● **Written task**:
Please reproduce the section of the managing director text below word for word, beginning at "is entrusted with" and stopping after "whatever name called.".
-- Page start --
Provisions of Companies Act, 2013 Pertaining To Managing Director

Meaning of Managing Director

As per Section 2(54) of the s Act, 2013, “Managing Director” means a director who, by virtue of:

  • the articles of the company; or
  • an agreement with the company; or
  • a resolution passed in its general meeting; or
  • a resolution passed by its board of directors;

is entrusted with substantial powers of management of the affairs of the company and includes a director occupying the position of managing director, by whatever name called.

The Explanation to the definition expressly provides that the power to perform clerical or administrative acts of a routine nature on being authorised by the board of directors shall not be considered to fall within the substantial powers of management.   Such acts include:

  • power to affix the common seal of the company to any document; or
  • power to draw and endorse any cheque on account of the company in any bank; or
  • power to draw and endorse any negotiable instrument; or
  • power to sign any certificate of share or to direct registration of transfer of any share.
-- Page end --
-- Collected material start --
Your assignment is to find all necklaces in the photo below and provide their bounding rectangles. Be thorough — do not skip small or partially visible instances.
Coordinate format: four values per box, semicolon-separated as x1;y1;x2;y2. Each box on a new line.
-- Collected material end --
● **Solution**:
is entrusted with substantial powers of management of the affairs of the company and includes a director occupying the position of managing director, by whatever name called.